I will be making a part two which will include a deeper analysis on the app itself to see exactly what it's doing behind the scenes. If you get anything out of reading this it should be these stalkerware applications do not have your security in mind and should never be trusted.
Part Two
First I want to see the core functionality of how the requests are made and to do this I'll use dotPeek which will let me export the decompiled app into a Visual Studio project for easier analysis.
I created a reversed app that mimicked all the requests and played with them to see if anything interesting could be done. To make a long story short, a JWT had to be send with every request for the server to validate it and there aren't any secret keys of any sort. At this point I decided to take my attention off the desktop application and focus on the mobile one. I setup burpsuite proxy on my phone and started intercepting. Not to my surprise it's using Firebase, which is a popular Database as a Service (DBaaS) for mobile and web applications.

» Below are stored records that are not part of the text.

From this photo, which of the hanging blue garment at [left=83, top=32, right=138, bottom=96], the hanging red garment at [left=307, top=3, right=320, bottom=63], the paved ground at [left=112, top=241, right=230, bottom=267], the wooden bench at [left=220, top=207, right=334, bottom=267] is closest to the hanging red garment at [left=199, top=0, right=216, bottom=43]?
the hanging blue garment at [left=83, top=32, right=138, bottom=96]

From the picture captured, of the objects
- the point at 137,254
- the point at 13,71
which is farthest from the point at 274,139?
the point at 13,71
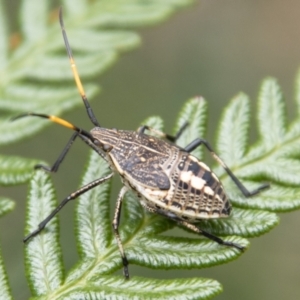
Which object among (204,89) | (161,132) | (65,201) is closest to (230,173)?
(161,132)

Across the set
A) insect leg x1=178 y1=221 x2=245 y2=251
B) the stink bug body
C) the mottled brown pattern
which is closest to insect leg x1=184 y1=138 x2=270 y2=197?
the stink bug body

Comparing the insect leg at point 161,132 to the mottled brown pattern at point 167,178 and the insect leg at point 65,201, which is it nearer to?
Answer: the mottled brown pattern at point 167,178

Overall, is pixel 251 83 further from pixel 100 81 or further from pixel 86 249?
pixel 86 249

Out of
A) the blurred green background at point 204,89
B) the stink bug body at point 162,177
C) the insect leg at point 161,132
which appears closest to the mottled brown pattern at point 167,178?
the stink bug body at point 162,177

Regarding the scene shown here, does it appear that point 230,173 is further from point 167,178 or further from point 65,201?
point 65,201

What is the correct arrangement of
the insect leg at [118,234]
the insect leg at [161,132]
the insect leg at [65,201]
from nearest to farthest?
the insect leg at [118,234] < the insect leg at [65,201] < the insect leg at [161,132]
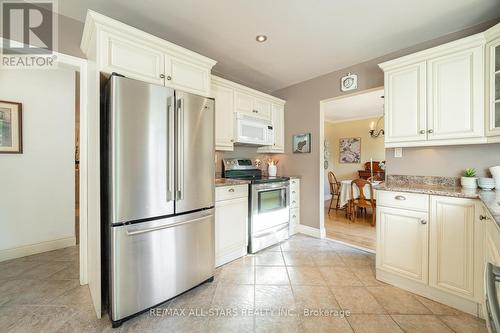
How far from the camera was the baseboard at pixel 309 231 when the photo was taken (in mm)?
3326

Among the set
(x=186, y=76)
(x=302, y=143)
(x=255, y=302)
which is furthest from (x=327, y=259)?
(x=186, y=76)

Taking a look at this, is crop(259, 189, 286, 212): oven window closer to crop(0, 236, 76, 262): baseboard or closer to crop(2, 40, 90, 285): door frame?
crop(2, 40, 90, 285): door frame

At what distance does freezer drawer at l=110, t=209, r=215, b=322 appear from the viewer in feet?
4.89

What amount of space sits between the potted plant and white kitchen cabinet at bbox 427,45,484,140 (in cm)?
37

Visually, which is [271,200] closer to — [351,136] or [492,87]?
[492,87]

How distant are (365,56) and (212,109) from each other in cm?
212

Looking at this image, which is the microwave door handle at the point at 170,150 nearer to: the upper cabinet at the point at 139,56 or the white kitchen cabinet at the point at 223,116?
the upper cabinet at the point at 139,56

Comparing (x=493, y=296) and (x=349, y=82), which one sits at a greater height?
(x=349, y=82)

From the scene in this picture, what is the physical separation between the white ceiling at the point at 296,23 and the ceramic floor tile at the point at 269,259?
8.42 feet

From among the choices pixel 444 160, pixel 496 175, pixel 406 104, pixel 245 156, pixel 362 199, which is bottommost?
pixel 362 199

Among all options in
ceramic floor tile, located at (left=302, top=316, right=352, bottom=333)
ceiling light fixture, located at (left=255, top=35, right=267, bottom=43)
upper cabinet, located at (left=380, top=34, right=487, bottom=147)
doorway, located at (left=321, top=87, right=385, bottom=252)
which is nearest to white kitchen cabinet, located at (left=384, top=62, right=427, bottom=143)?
upper cabinet, located at (left=380, top=34, right=487, bottom=147)

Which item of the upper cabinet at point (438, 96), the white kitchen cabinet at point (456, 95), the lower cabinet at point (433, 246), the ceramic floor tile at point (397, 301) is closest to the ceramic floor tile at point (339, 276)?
the ceramic floor tile at point (397, 301)

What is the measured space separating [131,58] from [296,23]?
1540 millimetres

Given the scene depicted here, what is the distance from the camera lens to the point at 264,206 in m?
2.85
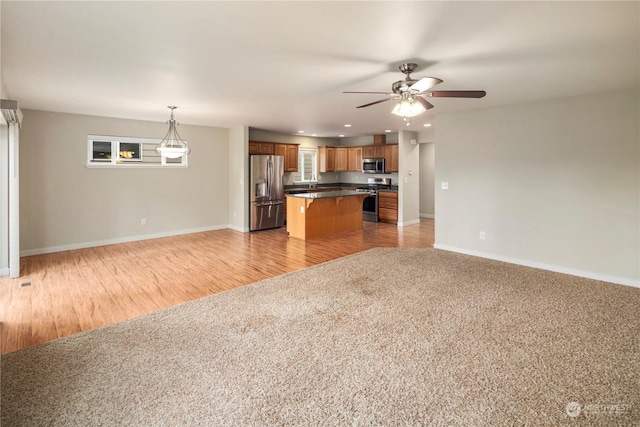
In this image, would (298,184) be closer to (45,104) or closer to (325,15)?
(45,104)

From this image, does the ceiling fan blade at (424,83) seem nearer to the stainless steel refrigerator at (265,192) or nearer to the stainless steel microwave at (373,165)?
the stainless steel refrigerator at (265,192)

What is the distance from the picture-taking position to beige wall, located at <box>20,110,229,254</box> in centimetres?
547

A common technique to use against applications using Firebase is to check for a misconfiguration in rules that could let a threat actor read/write. For this I'll need to download the apk for analysis using https://apkpure.com. There's a great python tool for this called apkscan which will try to leak all secrets from the apk. You can clone it from github here https://github.com/LucasFaudman/apkscan. Keep in mind it won't work with python 3.13 because it's importing re.TEMPLATE which is depreciated. I created a pull request removing the import, hopefully it gets accepted. If you want to use python 3.13 you'll need to remove line 7 of secret_scanner.py, or clone from my fork https://github.com/pwnengine/apkscan. I was not able to retrieve any secrets, but it's still a good tool to have in the arsenal. My attention was then directed to /v2/parent/accounts which responds with all monitored devices data associated with the authToken. This token is a not a standard JWT and has no session binding. It's 32 bits and could be another point of interest considering burp's sequencer found the entropy to be poor.

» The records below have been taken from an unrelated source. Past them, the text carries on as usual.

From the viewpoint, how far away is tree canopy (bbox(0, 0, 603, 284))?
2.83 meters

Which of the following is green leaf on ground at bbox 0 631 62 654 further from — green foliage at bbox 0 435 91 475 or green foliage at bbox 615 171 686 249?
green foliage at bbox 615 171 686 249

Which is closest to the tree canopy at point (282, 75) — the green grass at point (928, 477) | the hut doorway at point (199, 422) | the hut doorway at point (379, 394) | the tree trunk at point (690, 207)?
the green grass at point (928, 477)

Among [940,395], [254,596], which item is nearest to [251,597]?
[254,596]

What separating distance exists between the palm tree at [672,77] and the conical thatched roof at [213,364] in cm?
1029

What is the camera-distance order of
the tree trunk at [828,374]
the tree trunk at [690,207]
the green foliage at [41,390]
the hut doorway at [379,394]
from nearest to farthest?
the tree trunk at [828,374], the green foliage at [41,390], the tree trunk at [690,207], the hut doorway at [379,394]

Here's the problem, I wanted to check to see if tokens could be reused after another is issued and send this request with an empty deviceToken which crashed the server. Now, the app is completely unusable and I can't do much else. On the plus side this means there's a Denial of Service vulnerability here.
Part Three
It's the next day and the api still returns a 502. I'm assuming that sending the request to /v2/parent/login without an empty deviceToken field caused an exception that was uncaught. So, we successfully took down the stalkerware. This wasn't how I wanted to end this, but that's all I got so far. Never use these stalkerware applications!